What interested him more was a door which he had not dared to hope he would find. It was bolted on his side, and when he had slid this back he discovered to his relief that it was not locked. He opened it carefully, first extinguishing his light. Beyond the door was darkness and he snapped back the light again. The room led to another, likewise empty. There were a number of shelves, a few old wine-bins, a score of empty bottles, but nothing else. At the far corner was yet another door, also bolted on the inside. Evidently van Heerden did not intend this part of the vault to be used.
He looked at the lock and found it was broken. He must be approaching the main workroom in this new factory, and it was necessary to proceed with caution. He took out his revolver, spun the cylinder and thrust it under his waistcoat, the butt ready to his hand. The drawing of the bolts was a long business. He could not afford to risk detection at this hour, and could only move them by a fraction of an inch at a time. Presently his work was done and he pulled the door cautiously.
Instantly there appeared between door and jamb a bright green line of light. He dare not move it any farther, for he heard now the shuffle of feet, and occasionally the sound of hollow voices, muffled and indistinguishable. In that light the opening of the door would be seen, perhaps by a dozen pair of eyes. For all he knew every man in that room might be facing his way. He had expected to hear the noise of machinery, but beyond the strangled voices, occasionally the click of glass against glass and the shuff-shuff-shuff of slippered feet crossing the floor, he heard nothing.

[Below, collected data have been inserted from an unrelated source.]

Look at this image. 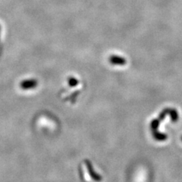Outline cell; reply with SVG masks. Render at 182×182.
Listing matches in <instances>:
<instances>
[{"label": "cell", "mask_w": 182, "mask_h": 182, "mask_svg": "<svg viewBox=\"0 0 182 182\" xmlns=\"http://www.w3.org/2000/svg\"><path fill=\"white\" fill-rule=\"evenodd\" d=\"M69 83H70L71 86H75V84H77V83H78V81H77L76 79H74V78H71V79L69 81Z\"/></svg>", "instance_id": "cell-4"}, {"label": "cell", "mask_w": 182, "mask_h": 182, "mask_svg": "<svg viewBox=\"0 0 182 182\" xmlns=\"http://www.w3.org/2000/svg\"><path fill=\"white\" fill-rule=\"evenodd\" d=\"M111 62L114 64H120V65H123V64L125 63L124 60H123L122 58H119V59H117V58H112Z\"/></svg>", "instance_id": "cell-3"}, {"label": "cell", "mask_w": 182, "mask_h": 182, "mask_svg": "<svg viewBox=\"0 0 182 182\" xmlns=\"http://www.w3.org/2000/svg\"><path fill=\"white\" fill-rule=\"evenodd\" d=\"M153 135L154 138L158 141H164L167 139L168 136L163 133L159 132V131H156V132L153 133Z\"/></svg>", "instance_id": "cell-1"}, {"label": "cell", "mask_w": 182, "mask_h": 182, "mask_svg": "<svg viewBox=\"0 0 182 182\" xmlns=\"http://www.w3.org/2000/svg\"><path fill=\"white\" fill-rule=\"evenodd\" d=\"M181 141H182V137H181Z\"/></svg>", "instance_id": "cell-5"}, {"label": "cell", "mask_w": 182, "mask_h": 182, "mask_svg": "<svg viewBox=\"0 0 182 182\" xmlns=\"http://www.w3.org/2000/svg\"><path fill=\"white\" fill-rule=\"evenodd\" d=\"M37 82L36 81H25L22 84L23 88H25V89H29V88H33L36 86Z\"/></svg>", "instance_id": "cell-2"}]
</instances>
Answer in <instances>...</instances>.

He pulled the door another quarter of an inch and glued his eye to the crack. At this angle he could only see one of the walls of the big vault and the end of a long vapour-lamp which stood in one of the cornices and which supplied the ghastly light. But presently he saw something which filled him with hope. Against the wall was a high shadow which even the overhead lamp did not wholly neutralize. It was an irregular shadow such as a stack of boxes might make, and it occurred to him that perhaps beyond his range of vision there was a barricade of empty cases which hid the door from the rest of the room.